Wednesday, December 9, 2015 - 11:00

Two suspects were yesterday remanded in police custody for two weeks by a Narok court to facilitate investigations into the poisoning of two famous lionesses in the Mara. 


A third suspect has since been determined to be a key prosecution witness. 


A Kenya Wildlife Service (KWS) veterinary doctor conducted a post mortem examination in the presence of scene of crime officers and sent samples to the Government Chemist in Nairobi for toxicological analysis.  

The dead lionesses, the oldest and most famous in the Marsh pride in the Maasai Mara, are feared to have consumed poisoned meat. 
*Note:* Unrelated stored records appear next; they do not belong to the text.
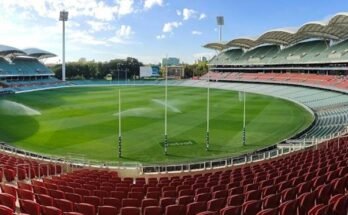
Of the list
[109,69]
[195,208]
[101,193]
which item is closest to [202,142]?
[101,193]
One of the dead lions has been identified as Bibi, one of the Marsh pride, while the other unidentified one had been mauled by hyenas beyond recognition. However, the remains are presumed to be that of Sienna, another member of the pride that has not been sighted since the incident occurred. 


The two dead lions were among the pride of eleven that had been reported to be part of the pride.

The Marsh lion pride featured in the popular BBC television series "Big Cat Diary" which aired from 1996 to 2008.  

A male cub that was missing was later found in good health. 


At the same time, five carcasses of vultures found in the vicinity on Monday are suspected to be those of vultures that preyed on the lioness carcasses.


The remnants of the carcasses have been incinerated and buried to prevent further access by other animals. Other precautionary measures are being taken to prevent predators from preying on the contaminated carcasses.  


A report of suspected lion poisoning was made on Sunday around Governors Camp area. The report was made by Narok County rangers and Governor’s Camp management. 


One of the lions was reported to be showing clinical signs of poisoning which, included severe in-coordination, muscle tremors, profuse diarrhoea, papillary dilation, among others. Four others were reported to be showing mild signs. The one with severe signs was treated.


Yesterday morning the treated lion was reported to have shown marked signs of improvement and has since joined the rest of the group. All the eight were yesterday afternoon observed to be together with no further signs of poisoning.


Post-incident monitoring of the pride is underway though flooded rivers are hampering access to some areas.   

A male cub that had separated from the pride was later attacked by a buffalo and is currently taking refuge under a car. KWS and Narok County Government officials are making arrangements to take care of it.